Suivis par Himmler, Bormann, Ribbentrop, entourés d'officiers SS, le Führer et le Duce se rendent sur les débris encore fumants de la lagebaracke.
Le Führer tend son bras gauche, montre les socles sur lesquels reposait le plateau de la grande table.
« J'étais debout ici, près de cette table, dit Hitler. La charge a explosé juste devant mes pieds... Il est évident que rien ne peut m'arriver, mon destin est de poursuivre mon chemin et d'achever ma tâche.
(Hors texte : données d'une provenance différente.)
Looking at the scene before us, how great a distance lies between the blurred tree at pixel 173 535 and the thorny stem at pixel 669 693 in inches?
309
Ce qui s'est passé ici aujourd'hui est un signe du destin ! Ayant maintenant échappé à la mort, je suis plus que jamais convaincu que la grande cause que je sers l'emportera malgré tous les périls actuels et que tout se terminera bien ! »
Mussolini, amaigri, pâle, les yeux mobiles révélant son anxiété, son effroi, approuve Hitler et, au fur et à mesure que le Führer parle, le Duce se redresse, sa voix s'affermit.
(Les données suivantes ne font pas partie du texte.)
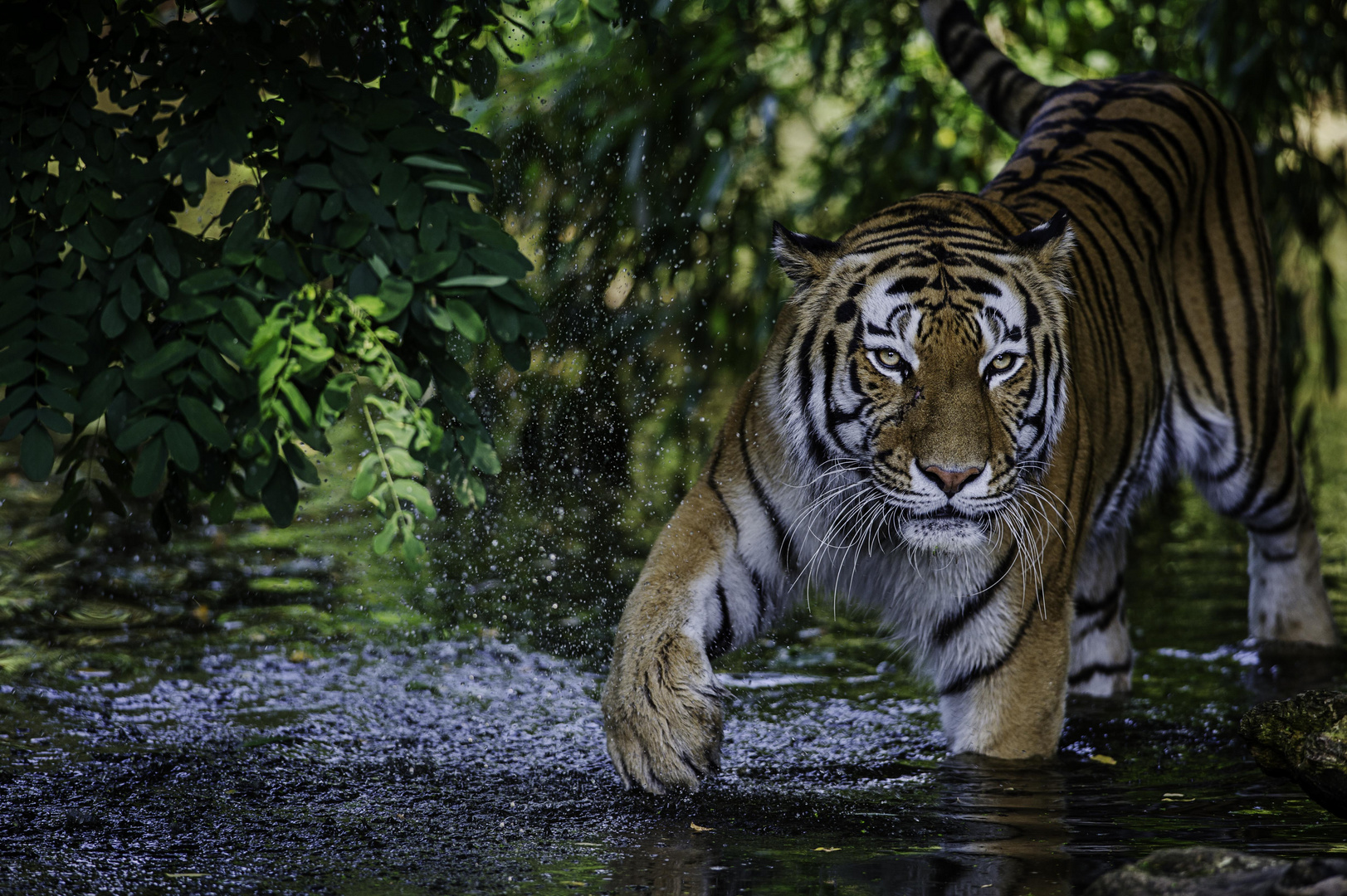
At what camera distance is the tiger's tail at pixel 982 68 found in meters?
4.30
« Nous nous trouvons dans une situation dramatique, dit-il, on pourrait presque dire désespérée, mais ce qui est arrivé ici aujourd'hui me donne un nouveau courage ! Après ce miracle, il est impensable que notre cause puisse connaître l'échec... »
Il est 17 heures, ce 20 juillet 1944.
Les communications rétablies avec Berlin permettent aux dirigeants nazis rassemblés autour de Hitler - qui reste silencieux, assis aux côtés de Mussolini, tous deux buvant du thé - de découvrir que Stauffenberg est à la tête d'un complot de grande ampleur.
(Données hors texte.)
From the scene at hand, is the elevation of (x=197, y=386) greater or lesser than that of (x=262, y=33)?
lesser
L'amiral Doenitz, Ribbentrop, Goering s'accusent d'incapacité. Le général Keitel se tait. Himmler est déjà reparti pour Berlin, pour reprendre la situation en main.
« Sale petit trafiquant de champagne, lance Goering à Ribbentrop qui vient de souligner l'impuissance de la Luftwaffe.
- Je suis encore ministre des Affaires étrangères, et mon nom est von Ribbentrop », crie Ribbentrop.
Hitler hurle tout à coup qu'il donne l'ordre aux SS de tuer le moindre suspect, quel que soit son grade.
Il brandit son poing gauche. Il poursuivra, il traquera les traîtres, dit-il.
« Je ferai mettre leurs femmes et leurs enfants dans des camps de concentration. Je serai impitoyable. »
Épuisé, le Führer s'interrompt et indique d'un geste qu'il va reconduire Mussolini à son train.
Pendant le trajet, il parle d'une voix sourde des armes secrètes qui vont changer la situation militaire. Il accorde au Duce le retour en Italie des deux divisions italiennes qui achèvent leur entraînement.
« Je sais, dit-il au Duce en lui prenant le bras, que je peux compter sur vous et je vous prie de me croire quand je dis que je vous considère comme mon meilleur ami et peut-être l'unique au monde. »
Quand Mussolini monte dans le train, Hitler s'approche de l'ambassadeur du Reich auprès du Duce, Rahn :
« Soyez très prudent », lui dit-il à voix basse.
Il ne veut faire confiance à personne, même pas à ce « meilleur ami », le Duce.
Surtout alors que les troupes alliées - dont les divisions françaises - entrent à Sienne, à Arezzo, à Livourne, à Pise et que s'engage la bataille pour Florence.
Quant à Mussolini, il murmure à ses proches, ne cachant pas sa satisfaction :
« Le Führer aussi a ses traîtres. »
Mais la mort s'approche des « traîtres ».
Keitel a réussi à joindre au téléphone le général Fromm, et lui annonce que le Führer est vivant.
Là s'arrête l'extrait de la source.